Einführung in die Seduktionstheorie des Films

Marcus Stiglegger

Wiesbaden 2023: Springer VS
Rezensent/-in: Uwe Breitenborn

Buchbesprechung

Printausgabe mediendiskurs: 28. Jg., 4/2024 (Ausgabe 110), S. 81

Vollständiger Beitrag als:

Film als Medium der Verführung

Filme sind ein hochkomplexes Zeichensystem. Um die verschiedenen Symbolkonfigurationen, latente und offensichtliche Inszenierungsweisen und Tiefenstrukturen von Filmen zu verstehen, bedarf es einer hermeneutischen Methode. Stigleggers Buch, das als Update von Ritual & Verführung (2006) sowie anderer Texte von ihm gelten kann, stellt nun solch ein analytisches Werkzeug noch einmal ausführlich vor: die Seduktionstheorie des Films.

Der Begriff „Verführung“ (franz.: séduction) deutet auf eine besondere Qualität des Mediums Film hin. Die Manipulation und Täuschung, das Spiel mit dem Unbewussten ist Filmen zutiefst eigen und kann je nach Genre vielfältige Affekte bei uns hervorrufen: Freude, Lust, Erregung, Grauen, Angst, Ekel u. v. m. Der Autor begibt sich kenntnisreich auf eine Reise durch ein illustres Panorama an alten und neuen Filmen, um Konventionen filmischer Vereinnahmungsmechanismen offenzulegen.
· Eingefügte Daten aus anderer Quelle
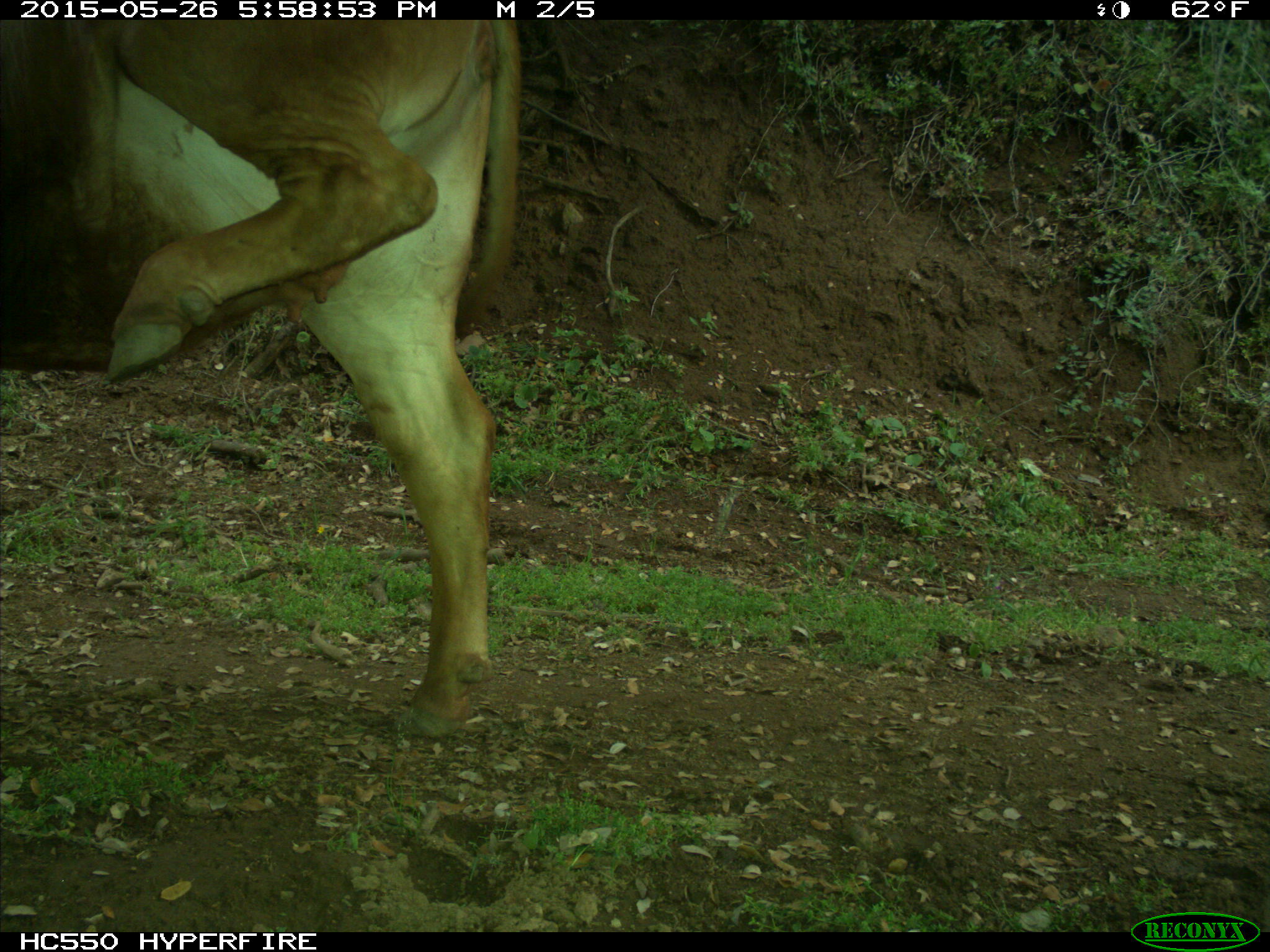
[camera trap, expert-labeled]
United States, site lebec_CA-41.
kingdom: Animalia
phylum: Chordata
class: Mammalia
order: Artiodactyla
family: Bovidae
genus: Bos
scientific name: Bos taurus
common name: domestic cow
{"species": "Bos taurus (domestic cow)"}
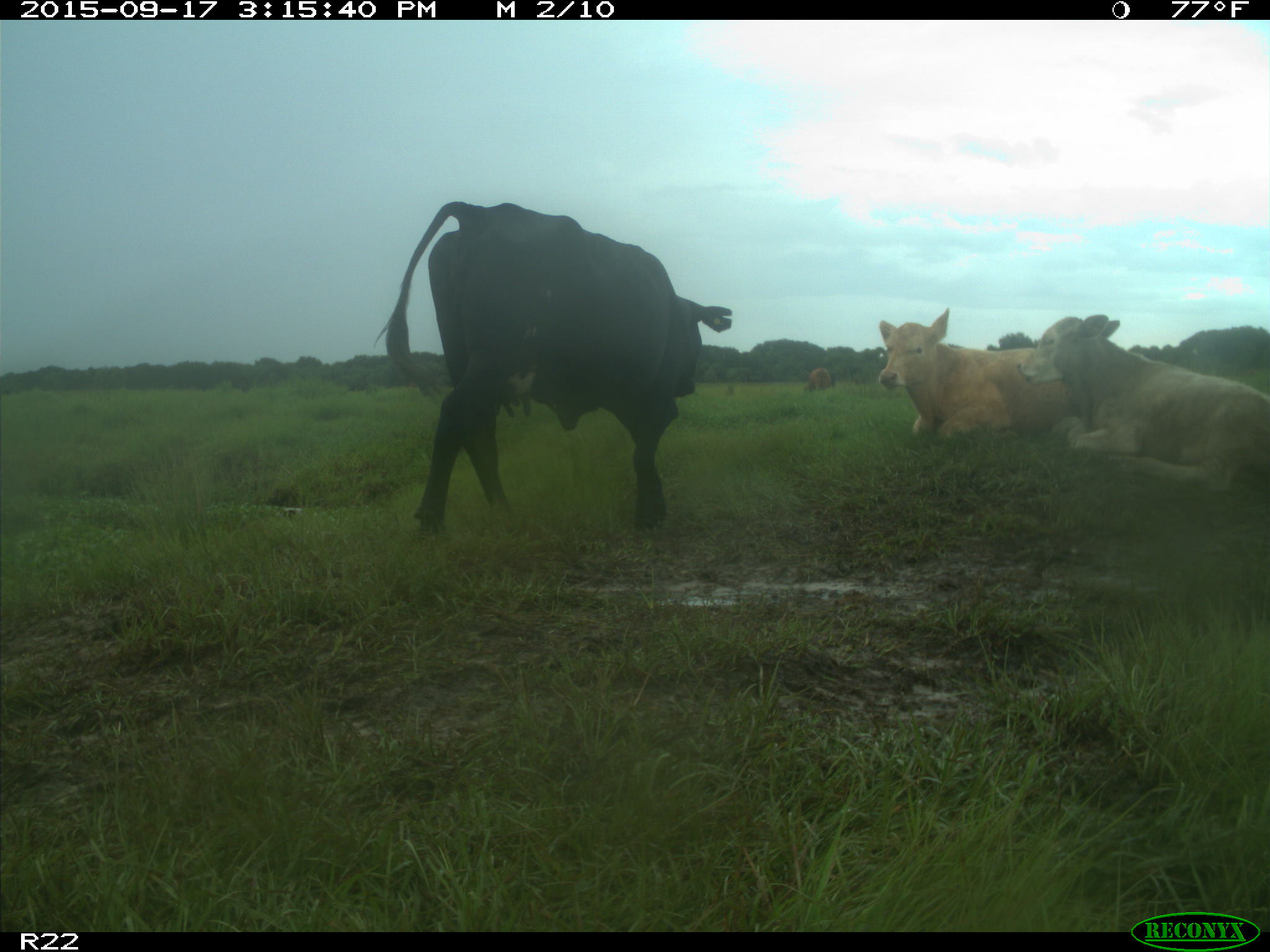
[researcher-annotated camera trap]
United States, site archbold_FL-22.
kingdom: Animalia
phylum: Chordata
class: Mammalia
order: Artiodactyla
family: Bovidae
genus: Bos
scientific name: Bos taurus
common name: domestic cow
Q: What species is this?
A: Bos taurus (domestic cow).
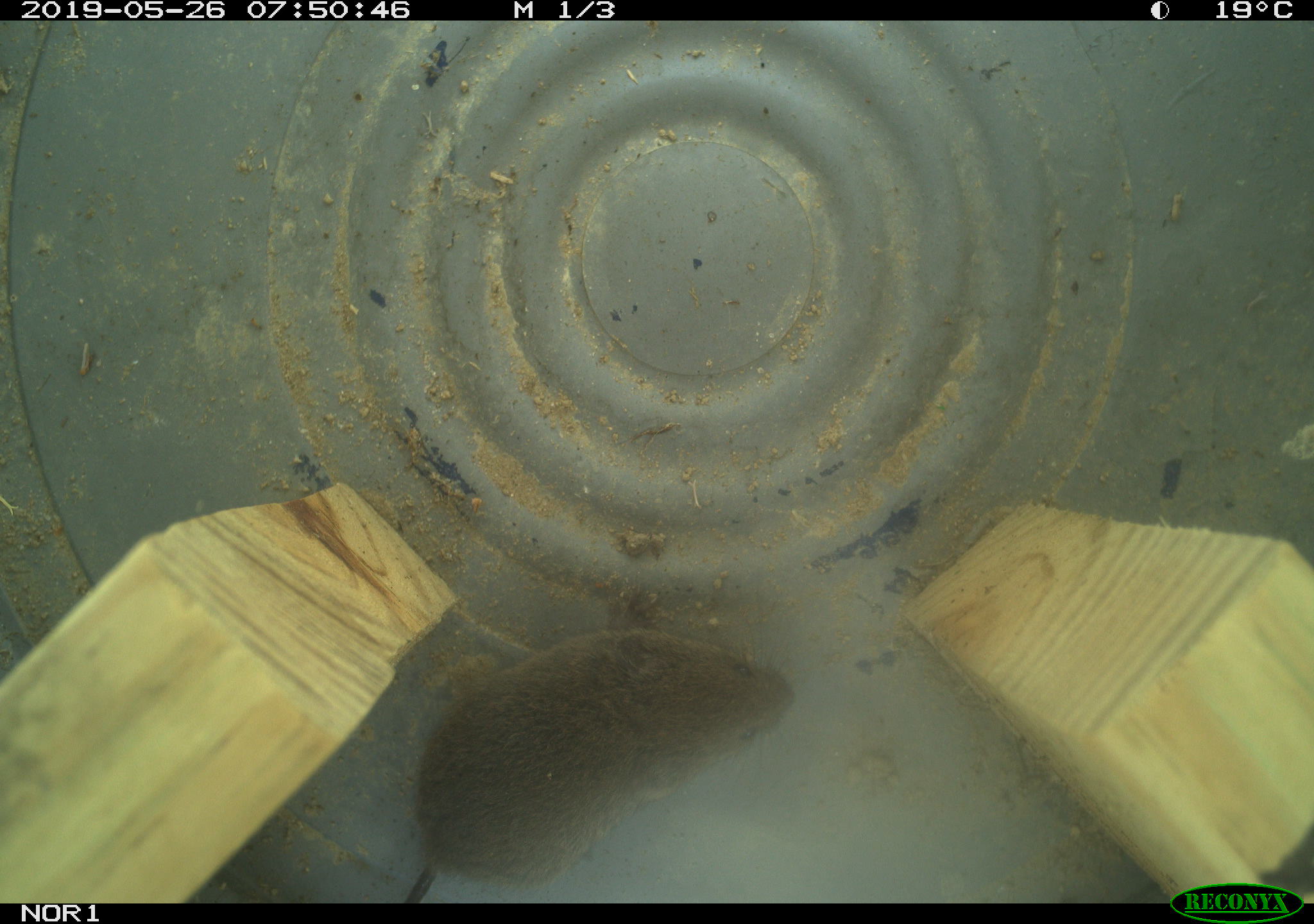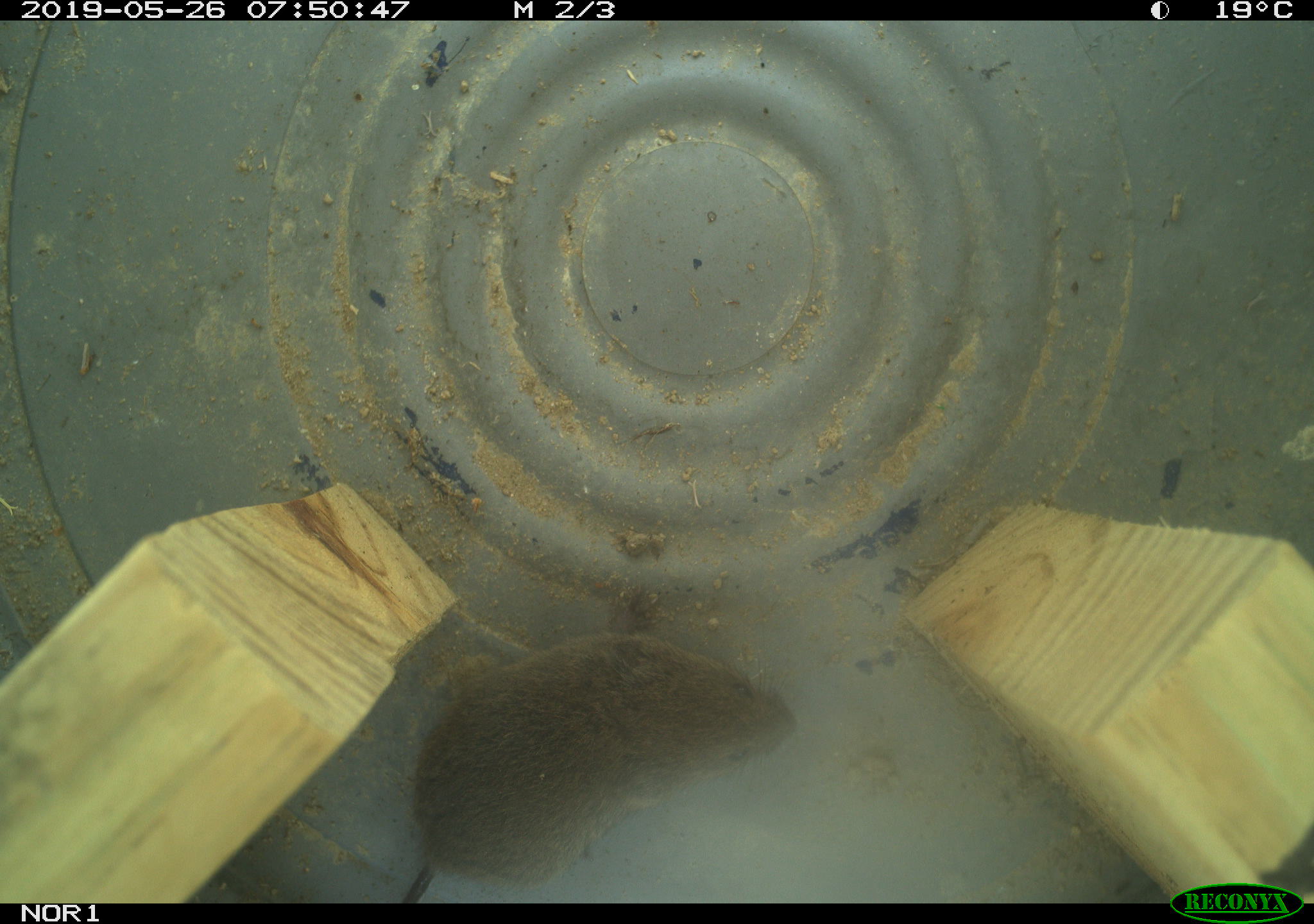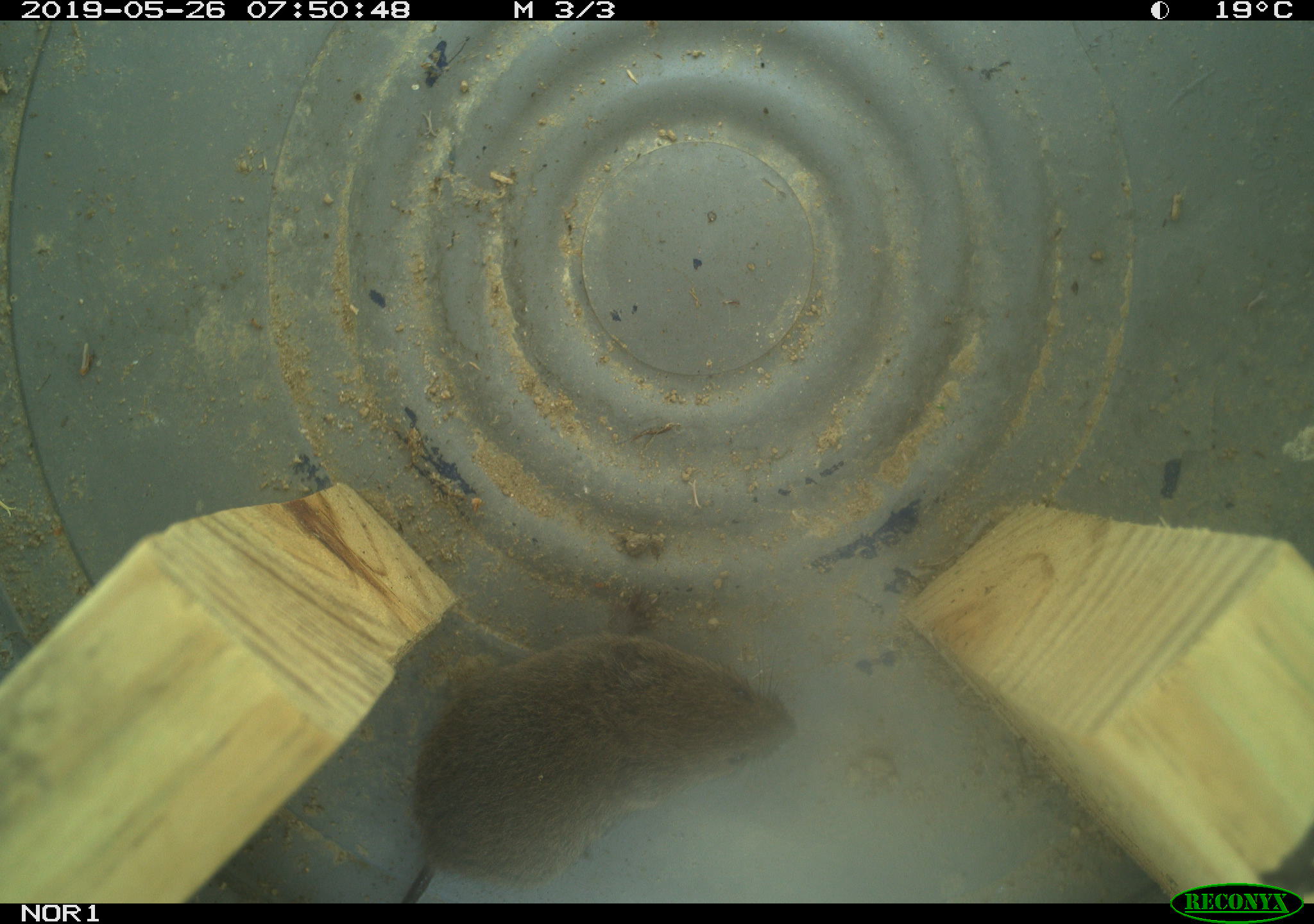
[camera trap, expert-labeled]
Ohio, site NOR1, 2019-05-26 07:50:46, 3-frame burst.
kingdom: Animalia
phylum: Chordata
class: Mammalia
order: Rodentia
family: Cricetidae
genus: Microtus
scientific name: Microtus pennsylvanicus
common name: meadow vole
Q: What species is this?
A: Meadow vole (Microtus pennsylvanicus).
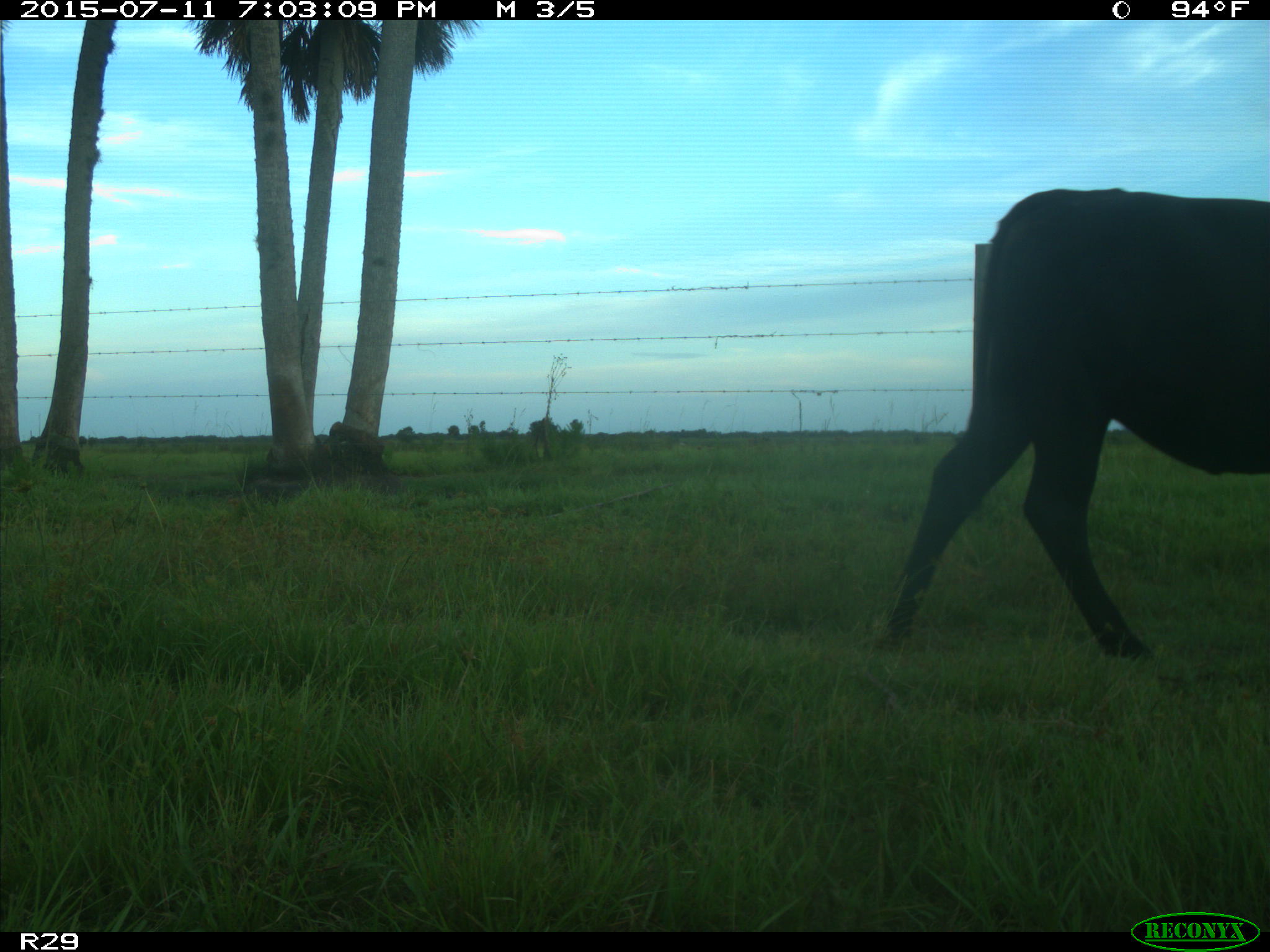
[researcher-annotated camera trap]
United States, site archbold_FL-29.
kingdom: Animalia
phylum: Chordata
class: Mammalia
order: Artiodactyla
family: Bovidae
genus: Bos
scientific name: Bos taurus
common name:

Die Seduktionstheorie beschreibt das Medium Film als ein Mittel der Verführung und knüpft an Aspekte der Psychoanalyse an. Stiglegger benennt drei Stufen der Verführung: In einem ersten Schritt verführt der Film das Publikum, um dessen Interesse zu wecken. Diese Erwartungen werden z. B. durch Trailer, Promotion, Cast oder Genrezuordnung stimuliert. Auf der zweiten Ebene kann der Film eine bestimmte Aussage propagieren, was in Erzählmustern, Zuweisungsstrukturen oder klaren inhaltlichen Botschaften zum Ausdruck kommen kann. In der dritten Ebene verführt der Film zu einem verborgenen Ziel. Hier geht es also um subtile Aspekte wie latente Begehrensstrukturen (vgl. S. 4).

Die psychoanalytische Herangehensweise geht über klassische filmwissenschaftliche Aspekte hinaus, was umfangreich anhand von Theorien von Lacan bis Baudrillard u. v. a. diskutiert wird. In seinen detailaffinen Filmanalysen konzentriert sich der Autor auf diese Ebene. Ein Filmregister wäre hier zur Orientierung vorteilhaft gewesen. Im Vorwort von Lothar Mikos heißt es, die Lektüre dieses Buches eröffne uns neue Sichtweisen nicht nur auf Filme, sondern auch auf uns selbst. Nicht schlecht für ein filmtheoretisches Buch, das für Studierende und ein akademisches Publikum lesenswert ist.